Para una mente de suyo inquieta como la mía, y acostumbrada a ir de acá para allá, un parón en seco en plena carrera es una experiencia tan dolorosa que sólo se puede soportar si uno se permite vivirla de vez en cuando como insoportable.
En la intervención de un cambio de válvula que condujo a mi madre al coma, le sobrevino un ictus en el postoperatorio que le causó una hemiplejia en primer lugar. Parece ser que la sensación que afronta el paciente cuando le acontece esa brusca limitación es como si le hubieran partido por la mitad. Y algo parecido a eso, pero en el plano de la mente comenzaba yo a vivir entonces.
La experiencia del dolor es un misterio, inenarrable, por tanto. Por eso no merece la pena que intente describir la mía; al respecto sólo diré que sufrir es sufrir y que eso era lo que me tocaba entonces.
Los tres años siguientes supusieron el doloroso desmantelamiento de la estructura psicosocial que, con bastante esfuerzo, como todo el mundo, me había ido yo formando desde la niñez.

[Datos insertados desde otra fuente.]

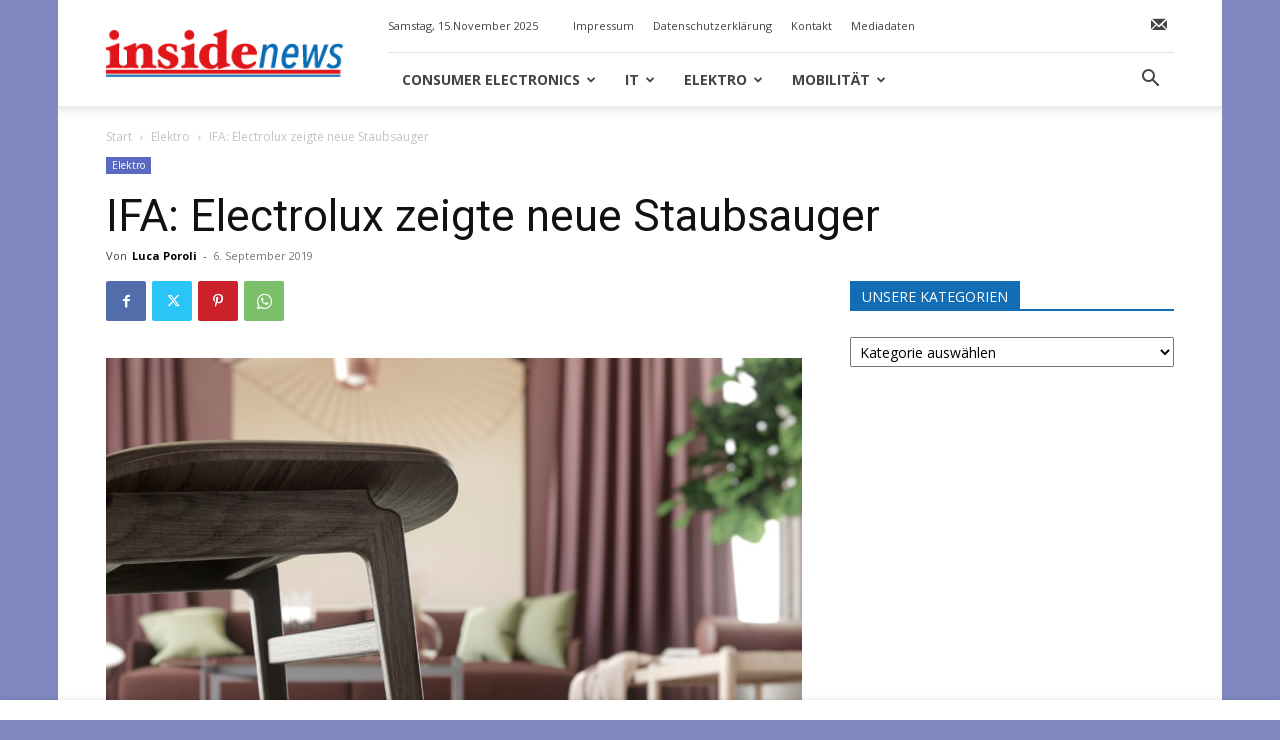

--- FILE ---
content_type: text/html; charset=UTF-8
request_url: https://www.insidenews.ch/wp-admin/admin-ajax.php
body_size: -269
content:
{"post_id":7525,"counted":false,"storage":[],"type":"post"}

--- FILE ---
content_type: text/html; charset=UTF-8
request_url: https://www.insidenews.ch/wp-admin/admin-ajax.php?td_theme_name=Newspaper&v=12.7.1
body_size: -232
content:
{"7525":192}

--- FILE ---
content_type: text/css
request_url: https://www.insidenews.ch/wp-content/cache/autoptimize/css/autoptimize_single_c4bd52fb0eee86284f8bbd7d02be0e5b.css?ver=12.7.1
body_size: -194
content:
.td-tech #td-theme-settings .td-skin-buy a{background-color:#4ac5db}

Cuando un edificio amenaza ruina, estorba, y en cuanto se puede se derriban sus tapias; luego se retiran los escombros y su lugar lo ocupa enseguida otra construcción. Ahí no hay vuelta de hoja. Solamente en el caso de edificios que tengan sólidos cimientos puede merecer la pena acometer la rehabilitación, y esto sucede pocas veces. En el caso de una persona, esos cimientos son la tradición de sus mayores. Y una tradición hecha a base de virtudes probadas en la adversidad, puede resistir.